Меня просто убивает ученость Андрея, страшно становится от его учености. Но я начинаю понимать, что он «не совсем шкаф с книжками», как думала раньше. Этот шкаф постепенно начинает передо мной раскрываться с некоторых интересных сторон, раскрывается сам, добровольно. Человек ищет сочувствия, понимания, общей заботы, общего дела, а разве найдешь при такой печальной семейной ситуации! И вот жалуется мне — страдает тяжелой бессонницей, не знает, что делать, как поступить, даже спрашивает, а как же Алексей Федорович?
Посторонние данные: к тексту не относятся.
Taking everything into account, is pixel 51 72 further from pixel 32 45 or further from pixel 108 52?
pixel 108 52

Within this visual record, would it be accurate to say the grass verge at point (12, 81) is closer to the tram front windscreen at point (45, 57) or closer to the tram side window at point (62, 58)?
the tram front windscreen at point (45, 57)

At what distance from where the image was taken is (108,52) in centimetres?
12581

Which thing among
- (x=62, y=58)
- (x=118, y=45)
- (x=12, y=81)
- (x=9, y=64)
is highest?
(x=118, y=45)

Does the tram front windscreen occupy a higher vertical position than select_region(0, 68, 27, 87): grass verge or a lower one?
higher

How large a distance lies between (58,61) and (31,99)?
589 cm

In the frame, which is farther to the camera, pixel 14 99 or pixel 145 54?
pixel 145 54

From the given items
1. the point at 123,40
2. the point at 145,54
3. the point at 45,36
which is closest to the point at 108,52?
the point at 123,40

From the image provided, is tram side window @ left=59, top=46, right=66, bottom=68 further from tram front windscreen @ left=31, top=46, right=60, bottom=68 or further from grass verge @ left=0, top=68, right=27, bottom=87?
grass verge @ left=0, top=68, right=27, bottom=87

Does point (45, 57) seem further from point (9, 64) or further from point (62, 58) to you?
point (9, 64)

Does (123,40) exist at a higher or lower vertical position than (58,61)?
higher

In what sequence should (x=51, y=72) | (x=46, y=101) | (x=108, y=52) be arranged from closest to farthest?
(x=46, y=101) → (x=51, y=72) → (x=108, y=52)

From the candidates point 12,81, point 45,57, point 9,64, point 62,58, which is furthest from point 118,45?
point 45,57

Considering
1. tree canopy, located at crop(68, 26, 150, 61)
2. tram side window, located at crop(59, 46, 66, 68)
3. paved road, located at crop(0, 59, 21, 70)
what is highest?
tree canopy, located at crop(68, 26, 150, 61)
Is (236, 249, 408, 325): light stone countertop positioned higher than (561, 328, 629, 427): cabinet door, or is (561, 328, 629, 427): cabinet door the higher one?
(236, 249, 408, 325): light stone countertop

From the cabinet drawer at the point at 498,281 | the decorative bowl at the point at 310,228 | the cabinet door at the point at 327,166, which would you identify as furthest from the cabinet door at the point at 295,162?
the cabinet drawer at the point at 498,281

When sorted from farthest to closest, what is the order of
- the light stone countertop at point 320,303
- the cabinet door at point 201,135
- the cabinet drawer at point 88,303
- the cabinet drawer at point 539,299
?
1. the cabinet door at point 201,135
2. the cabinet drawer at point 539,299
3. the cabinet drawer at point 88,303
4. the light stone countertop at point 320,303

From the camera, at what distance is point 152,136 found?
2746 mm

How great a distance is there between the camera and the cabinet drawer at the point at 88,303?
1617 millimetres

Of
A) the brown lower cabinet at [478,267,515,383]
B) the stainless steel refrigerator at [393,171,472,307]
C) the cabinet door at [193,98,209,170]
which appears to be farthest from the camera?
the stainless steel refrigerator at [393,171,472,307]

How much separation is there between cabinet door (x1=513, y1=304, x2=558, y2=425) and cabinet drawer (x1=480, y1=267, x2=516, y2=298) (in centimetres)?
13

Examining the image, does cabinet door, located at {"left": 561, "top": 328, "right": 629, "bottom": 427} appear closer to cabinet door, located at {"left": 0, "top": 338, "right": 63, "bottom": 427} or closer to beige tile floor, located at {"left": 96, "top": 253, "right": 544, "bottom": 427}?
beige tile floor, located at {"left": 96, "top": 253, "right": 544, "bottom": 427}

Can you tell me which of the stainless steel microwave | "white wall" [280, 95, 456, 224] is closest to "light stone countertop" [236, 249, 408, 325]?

Что делает, когда не спит? Удивляется, что мы с Валентиной Михайловной по ночам к нему встаем, чтобы дать снотворное и принимаем разные меры, совсем не лечебные. Да разве это ему доступно?
«Вот только вчера Нина Алексеевна поколотила его за то, что он при ней начал меня хвалить, и какая я помощница, и какая я чудная. Нина Алексеевна накинулась на него, исцарапала, кричит во весь голос: „Скажи, что я чудная“» (то же письмо). Бедный, бедный Андрей! Бог с ней, с ученостью, человека самого жалко, а чем поможешь?
А тут еще я со своей, как пишет Андрей, «императивной эмоциональной доминантой… sie volo… брошу все и уеду», чтобы встретить с Алексеем Федоровичем и Валентиной Михайловной Новый год, что неосуществимо до конца семестра (кончается 4 января) без неприятностей (письмо к Лосевым от 18 декабря 1948 года).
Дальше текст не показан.